Texto citado:
┌────────

Solemnidad
de la Virgen del Carmen
![]() |
El matrimonio Arnolfini, Jan Van Eyck (1414) |
Hace unos días
Beatriz Castellanos publicaba un tuit en X en que
se mostraba un poco molesta por ciertos discursos de matrimonios católicos en
libros, conferencias y/o charlas que presentaban al hombre como un macho en
perpetuo celo y a la mujer como alguien que “sólo quisiera mimitos”. No pude
por menos que responder que, dígase lo que quiera y por más que se hayan
tuneado ideas de aquí y de allí, la educación sentimental del
catolicismo patrio conserva una ranciedumbre impermeable que se
multiplica, de un modo lindante con la parodia, por el emotivismo incluso de mi
generación. Aunque sé que me meto en un jardín hermosísimo y lleno de ortigas,
me atreveré a dar algunas razones personales de mi escepticismo sobre la
formación “matrimonial”. Cuando se llega a una determinada edad, se han cribado
las ilusiones para que solamente llegue a caldear el corazón la esperanza
contra toda apariencia.

└────────

Listado dado:
┌────────

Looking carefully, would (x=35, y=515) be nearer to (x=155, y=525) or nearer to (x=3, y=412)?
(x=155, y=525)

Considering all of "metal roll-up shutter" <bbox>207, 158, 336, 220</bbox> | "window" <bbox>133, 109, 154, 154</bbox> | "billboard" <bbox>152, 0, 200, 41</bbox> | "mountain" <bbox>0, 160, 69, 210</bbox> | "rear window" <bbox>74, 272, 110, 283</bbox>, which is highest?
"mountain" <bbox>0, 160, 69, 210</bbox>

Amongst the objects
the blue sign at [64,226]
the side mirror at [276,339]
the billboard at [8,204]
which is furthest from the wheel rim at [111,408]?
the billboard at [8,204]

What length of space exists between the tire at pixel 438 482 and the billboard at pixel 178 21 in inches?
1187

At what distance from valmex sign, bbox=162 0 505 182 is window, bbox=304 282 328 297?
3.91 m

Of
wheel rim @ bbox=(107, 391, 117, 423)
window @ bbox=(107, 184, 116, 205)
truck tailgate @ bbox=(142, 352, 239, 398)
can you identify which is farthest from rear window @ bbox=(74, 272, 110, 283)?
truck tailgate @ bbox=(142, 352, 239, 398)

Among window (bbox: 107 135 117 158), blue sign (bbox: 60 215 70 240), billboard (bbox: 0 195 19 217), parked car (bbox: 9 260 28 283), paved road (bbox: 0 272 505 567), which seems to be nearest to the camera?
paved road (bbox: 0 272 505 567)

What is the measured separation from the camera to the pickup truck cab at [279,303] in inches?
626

└────────

Ejercicio propuesto 1: Según el fragmento sobre la formación matrimonial católica, ¿por qué estaba algo molesta Beatriz Castellanos? Explícalo en una a tres oraciones.
Ejercicio propuesto 2: Retoma el fragmento sobre la formación matrimonial católica justo después de su última oración.

Respuesta final 1: Porque en libros, conferencias y charlas había discursos de matrimonios católicos que presentaban al hombre como un macho en perpetuo celo. A la mujer la mostraban como alguien que "sólo quisiera mimitos".

Respuesta final 2:
***
He mencionado a
propósito el término educación sentimental. En nuestro país el
matrimonio sigue siendo una cuestión de genitalidad burda, bien envuelta en
lazos de color pastel. Los cursillos prematrimoniales son un ridículo requisito
que acaba en tanganas de patio de colegio: que si el preservativo, que si las
relaciones prematrimoniales, que si los métodos naturales, que si la
indisolubilidad y la sacrosanta nulidad… Nos escandalizamos de la educación
sexual de las escuelas, pero son el reverso justo de ese legalismo de normas y
excepciones en que nos movemos como lagartijas a la búsqueda del recoveco más
soleado. Desconocemos el libertinaje, porque el Estado, en lugar de la Iglesia,
se ha erigido en el dispensador de todo lo que podemos hacer y/o pensar. En
lugar de esos rancios folletos prostibularios que hacen equivaler la sexualidad
a fantasías y combinatorias de todo tipo, inspiradas en ediciones de viejo del Kamasutra,
más valdría leer a Sade o a Lautreamont. Siempre he dicho que todas las
perversiones posibles asaltaron la imaginación de Adán y Eva la primera noche
fuera del Paraíso.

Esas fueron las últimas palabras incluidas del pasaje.